2017-06-04
You asked if C/C++ will have a comeback if speed will be more important for ML. The short answer is no, because programmer time is more expensive than CPU time, so programmer-friendly languages will always win as a best practice. I think I covered this in my last essay, but I failed to fully convince you, so here is a different angle, with a conclusion at the end.
Note that the ideas below are not some shared view of the IT community, simply my view of the future. While I see it as inevitable, it is specuation nevertheless.
We reached the limits of what individual computers can do. Or did we? What are FPGAs? What's the untapped opportunity in them for the mass market? What prevented us from unlocking it already? How can we finally unlock this power? Finally, why AI needs FGPAs so badly: the artificial brain.
FPGA stands for Field-Programmable Gate Array. Yeah, I know, that’s meaningless, so let’s try an analogy.
I assume you know what 3D printing is. It is rapid prototyping for objects. FPGAs are rapid prototyping for processors.
Oversimplified, a processor contains logic gates and wires between them. While there are many kinds of logic gates, there is a rule that from one specific type and lots of wires, you can build any kind of processor, or logic circuit. From this follows, that not the logic gate is what matters, but how you compose them, alas the wires.

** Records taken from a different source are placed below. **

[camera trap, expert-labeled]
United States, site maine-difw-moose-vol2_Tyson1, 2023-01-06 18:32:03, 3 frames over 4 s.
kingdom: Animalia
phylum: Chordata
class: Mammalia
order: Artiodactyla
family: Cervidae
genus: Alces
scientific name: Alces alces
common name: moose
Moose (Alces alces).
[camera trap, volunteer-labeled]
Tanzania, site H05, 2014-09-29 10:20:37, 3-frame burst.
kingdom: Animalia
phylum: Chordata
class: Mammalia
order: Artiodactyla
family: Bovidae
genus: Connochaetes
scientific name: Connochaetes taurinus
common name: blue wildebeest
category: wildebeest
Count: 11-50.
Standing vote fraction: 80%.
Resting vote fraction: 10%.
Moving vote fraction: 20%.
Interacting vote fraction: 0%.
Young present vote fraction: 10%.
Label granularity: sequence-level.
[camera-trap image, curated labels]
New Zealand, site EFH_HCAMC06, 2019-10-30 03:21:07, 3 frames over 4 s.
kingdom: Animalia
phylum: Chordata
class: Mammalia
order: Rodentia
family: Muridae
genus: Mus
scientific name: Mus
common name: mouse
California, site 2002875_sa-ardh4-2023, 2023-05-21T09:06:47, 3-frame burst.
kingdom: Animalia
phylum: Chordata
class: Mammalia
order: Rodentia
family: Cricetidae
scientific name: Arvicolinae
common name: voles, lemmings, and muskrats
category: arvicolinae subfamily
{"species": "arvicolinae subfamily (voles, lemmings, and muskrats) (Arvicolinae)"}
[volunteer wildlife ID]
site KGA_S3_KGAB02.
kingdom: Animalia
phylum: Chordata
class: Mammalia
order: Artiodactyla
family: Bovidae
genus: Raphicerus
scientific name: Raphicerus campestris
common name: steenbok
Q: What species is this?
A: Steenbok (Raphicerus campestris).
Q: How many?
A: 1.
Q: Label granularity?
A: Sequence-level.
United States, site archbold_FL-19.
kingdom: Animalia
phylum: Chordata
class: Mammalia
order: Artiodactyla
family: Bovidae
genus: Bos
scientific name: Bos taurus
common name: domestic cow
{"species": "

An FPGA contains loads of this one logic gate. Think of a gate array. Remember, it's called Field-Programmable Gate Array! As for the wires, FPGAs don't contain fixed wires, but a mechanism to dynamically define how those logic gates are connected. That configuration can be loaded onto the FPGA, in form of a configuration file. You can even change it later. That's called programming the FPGA. So by now we have covered 75% of the name, programmable gate arrays. Field-Programmable simply means, that the wiring is not defined (programmed) in the factory, when the processor is manufactured, rather, it is defined in the field.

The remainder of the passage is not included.